-- BEGIN Materials provided --

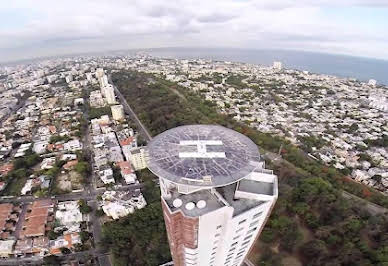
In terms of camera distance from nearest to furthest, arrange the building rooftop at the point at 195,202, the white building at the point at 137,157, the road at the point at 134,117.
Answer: the building rooftop at the point at 195,202 → the white building at the point at 137,157 → the road at the point at 134,117

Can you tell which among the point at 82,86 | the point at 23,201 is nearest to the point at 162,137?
the point at 23,201

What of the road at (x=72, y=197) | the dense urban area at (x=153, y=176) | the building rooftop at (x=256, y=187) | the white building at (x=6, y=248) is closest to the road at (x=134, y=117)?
the dense urban area at (x=153, y=176)

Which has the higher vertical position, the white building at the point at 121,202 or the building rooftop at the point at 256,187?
the building rooftop at the point at 256,187

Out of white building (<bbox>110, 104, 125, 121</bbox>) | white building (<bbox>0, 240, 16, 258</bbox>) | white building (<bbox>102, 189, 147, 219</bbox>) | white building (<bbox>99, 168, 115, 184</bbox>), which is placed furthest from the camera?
white building (<bbox>110, 104, 125, 121</bbox>)

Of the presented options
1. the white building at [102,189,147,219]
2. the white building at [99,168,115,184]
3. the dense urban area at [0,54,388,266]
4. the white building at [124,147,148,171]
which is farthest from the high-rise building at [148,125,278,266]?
the white building at [124,147,148,171]

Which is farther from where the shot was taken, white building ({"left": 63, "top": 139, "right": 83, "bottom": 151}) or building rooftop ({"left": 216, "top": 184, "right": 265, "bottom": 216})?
white building ({"left": 63, "top": 139, "right": 83, "bottom": 151})

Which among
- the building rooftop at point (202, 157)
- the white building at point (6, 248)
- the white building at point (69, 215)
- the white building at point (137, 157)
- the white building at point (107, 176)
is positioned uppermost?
the building rooftop at point (202, 157)

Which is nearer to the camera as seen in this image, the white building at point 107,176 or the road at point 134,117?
Answer: the white building at point 107,176

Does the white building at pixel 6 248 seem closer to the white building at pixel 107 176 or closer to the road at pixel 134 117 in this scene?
the white building at pixel 107 176

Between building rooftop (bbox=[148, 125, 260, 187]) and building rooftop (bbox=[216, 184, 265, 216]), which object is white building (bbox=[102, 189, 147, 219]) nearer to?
building rooftop (bbox=[148, 125, 260, 187])
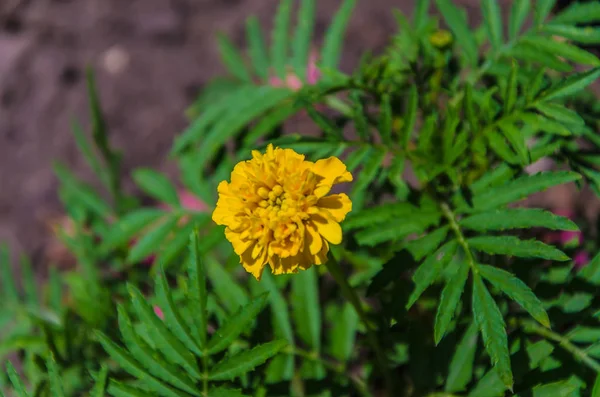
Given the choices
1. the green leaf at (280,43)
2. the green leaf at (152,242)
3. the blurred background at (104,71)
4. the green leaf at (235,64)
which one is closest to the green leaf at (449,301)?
the green leaf at (152,242)

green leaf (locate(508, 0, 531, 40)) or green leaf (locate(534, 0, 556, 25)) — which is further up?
green leaf (locate(508, 0, 531, 40))

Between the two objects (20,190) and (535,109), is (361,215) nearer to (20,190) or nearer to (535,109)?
(535,109)

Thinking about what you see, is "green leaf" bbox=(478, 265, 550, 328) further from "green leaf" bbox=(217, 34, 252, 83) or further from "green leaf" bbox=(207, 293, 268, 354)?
"green leaf" bbox=(217, 34, 252, 83)

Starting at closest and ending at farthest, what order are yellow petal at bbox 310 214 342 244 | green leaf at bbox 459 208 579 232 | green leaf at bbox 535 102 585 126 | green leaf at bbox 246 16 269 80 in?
yellow petal at bbox 310 214 342 244, green leaf at bbox 459 208 579 232, green leaf at bbox 535 102 585 126, green leaf at bbox 246 16 269 80

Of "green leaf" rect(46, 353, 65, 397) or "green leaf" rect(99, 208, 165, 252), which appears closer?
"green leaf" rect(46, 353, 65, 397)

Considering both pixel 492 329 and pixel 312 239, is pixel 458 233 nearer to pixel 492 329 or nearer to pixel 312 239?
pixel 492 329

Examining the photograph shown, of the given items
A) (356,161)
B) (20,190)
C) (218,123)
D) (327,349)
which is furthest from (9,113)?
(356,161)

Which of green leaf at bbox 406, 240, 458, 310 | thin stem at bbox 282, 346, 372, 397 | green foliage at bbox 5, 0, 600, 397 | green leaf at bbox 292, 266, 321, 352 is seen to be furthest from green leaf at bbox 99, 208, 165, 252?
green leaf at bbox 406, 240, 458, 310

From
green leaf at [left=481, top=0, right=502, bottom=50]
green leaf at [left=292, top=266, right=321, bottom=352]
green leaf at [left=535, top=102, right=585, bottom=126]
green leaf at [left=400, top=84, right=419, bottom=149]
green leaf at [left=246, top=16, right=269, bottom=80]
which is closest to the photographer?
green leaf at [left=535, top=102, right=585, bottom=126]
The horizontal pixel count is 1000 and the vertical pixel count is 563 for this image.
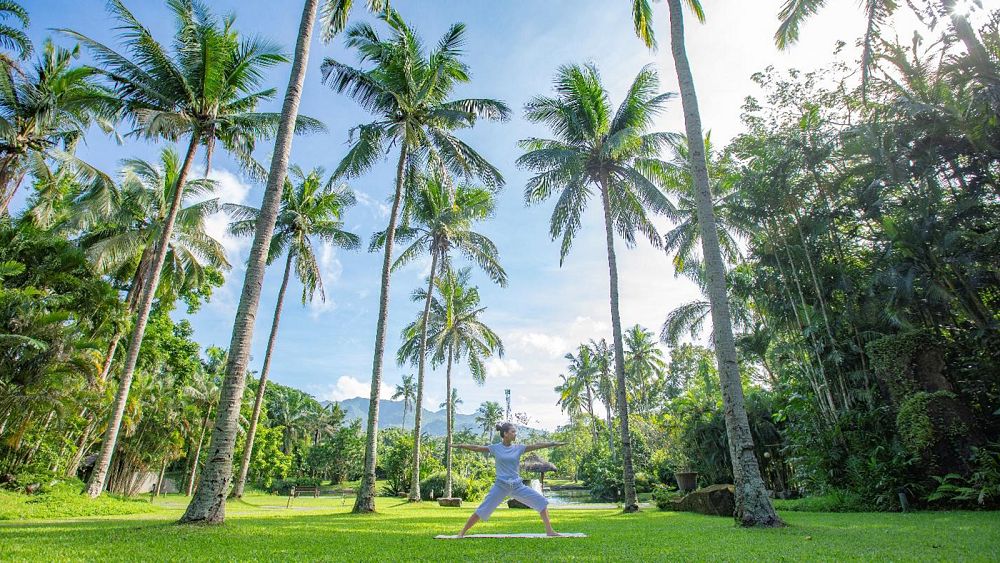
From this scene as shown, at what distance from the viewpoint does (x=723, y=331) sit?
777 cm

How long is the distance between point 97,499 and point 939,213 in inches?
944

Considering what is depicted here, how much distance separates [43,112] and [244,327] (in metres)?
12.8

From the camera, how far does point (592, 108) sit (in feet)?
55.5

-- END Materials provided --

* [Challenge] Repeat each entry exactly as given; no pictures belong in the copy.

* [Exercise answer]
In terms of camera distance from nearest to furthest, arrange the building rooftop at the point at 195,202, the white building at the point at 137,157, the road at the point at 134,117.
Answer: the building rooftop at the point at 195,202 → the white building at the point at 137,157 → the road at the point at 134,117

Can you tell which among the point at 82,86 | the point at 23,201 is nearest to the point at 162,137?
the point at 23,201

What of the road at (x=72, y=197) | the dense urban area at (x=153, y=176) | the building rooftop at (x=256, y=187) | the white building at (x=6, y=248) is closest to the road at (x=134, y=117)?
the dense urban area at (x=153, y=176)

Which has the higher vertical position, the white building at the point at 121,202 or the building rooftop at the point at 256,187?
the building rooftop at the point at 256,187

Out of white building (<bbox>110, 104, 125, 121</bbox>) | white building (<bbox>0, 240, 16, 258</bbox>) | white building (<bbox>102, 189, 147, 219</bbox>) | white building (<bbox>99, 168, 115, 184</bbox>), which is placed furthest from the camera?
white building (<bbox>110, 104, 125, 121</bbox>)

Of the presented options
1. the white building at [102,189,147,219]
2. the white building at [99,168,115,184]
3. the dense urban area at [0,54,388,266]
4. the white building at [124,147,148,171]
which is farthest from the high-rise building at [148,125,278,266]?
the white building at [124,147,148,171]

Which is farther from where the shot was taken, white building ({"left": 63, "top": 139, "right": 83, "bottom": 151}) or building rooftop ({"left": 216, "top": 184, "right": 265, "bottom": 216})?
white building ({"left": 63, "top": 139, "right": 83, "bottom": 151})

Which among
- the building rooftop at point (202, 157)
- the white building at point (6, 248)
- the white building at point (69, 215)
- the white building at point (137, 157)
- the white building at point (107, 176)
is positioned uppermost?
the building rooftop at point (202, 157)

Which is nearer to the camera as seen in this image, the white building at point 107,176 or the road at point 134,117?
Answer: the white building at point 107,176

Does the white building at pixel 6 248 seem closer to the white building at pixel 107 176 or closer to the road at pixel 134 117 in this scene?
the white building at pixel 107 176

Between building rooftop (bbox=[148, 125, 260, 187]) and building rooftop (bbox=[216, 184, 265, 216]), which object is white building (bbox=[102, 189, 147, 219]) nearer to?
building rooftop (bbox=[148, 125, 260, 187])
Given the choices
1. the green leaf at (280,43)
2. the green leaf at (152,242)
3. the blurred background at (104,71)
4. the green leaf at (235,64)
which one is closest to the green leaf at (449,301)?
the green leaf at (152,242)

green leaf (locate(508, 0, 531, 40)) or green leaf (locate(534, 0, 556, 25)) — which is further up?
green leaf (locate(508, 0, 531, 40))

Between the two objects (20,190) and (535,109), is (361,215) nearer to (20,190) or nearer to (535,109)?
(535,109)

Thinking about what you see, is "green leaf" bbox=(478, 265, 550, 328) further from "green leaf" bbox=(217, 34, 252, 83) or further from "green leaf" bbox=(207, 293, 268, 354)?
"green leaf" bbox=(217, 34, 252, 83)

Starting at closest and ending at farthest, what order are yellow petal at bbox 310 214 342 244 | green leaf at bbox 459 208 579 232 | green leaf at bbox 535 102 585 126 | green leaf at bbox 246 16 269 80 in?
yellow petal at bbox 310 214 342 244, green leaf at bbox 459 208 579 232, green leaf at bbox 535 102 585 126, green leaf at bbox 246 16 269 80

Of "green leaf" rect(46, 353, 65, 397) or "green leaf" rect(99, 208, 165, 252), which appears closer?
"green leaf" rect(46, 353, 65, 397)

Considering both pixel 492 329 and pixel 312 239, is pixel 458 233 nearer to pixel 492 329 or nearer to pixel 312 239?
pixel 492 329

Examining the photograph shown, of the given items
A) (356,161)
B) (20,190)
C) (218,123)
D) (327,349)
which is furthest from (9,113)?
(356,161)

Which of green leaf at bbox 406, 240, 458, 310 | thin stem at bbox 282, 346, 372, 397 | green foliage at bbox 5, 0, 600, 397 | green leaf at bbox 292, 266, 321, 352 is seen to be furthest from green leaf at bbox 99, 208, 165, 252?
green leaf at bbox 406, 240, 458, 310

From
green leaf at [left=481, top=0, right=502, bottom=50]
green leaf at [left=292, top=266, right=321, bottom=352]
green leaf at [left=535, top=102, right=585, bottom=126]
green leaf at [left=400, top=84, right=419, bottom=149]
green leaf at [left=246, top=16, right=269, bottom=80]
which is closest to the photographer?
green leaf at [left=535, top=102, right=585, bottom=126]
The horizontal pixel count is 1000 and the vertical pixel count is 563 for this image.
From this scene as shown, at what distance from the viewpoint does (x=723, y=331) sit?
777 cm

How long is the distance between point 97,499 and point 939,213 in inches?
944

Considering what is depicted here, how much distance separates [43,112] and [244,327] (in metres)?
12.8

From the camera, how far does point (592, 108) sit (in feet)?
55.5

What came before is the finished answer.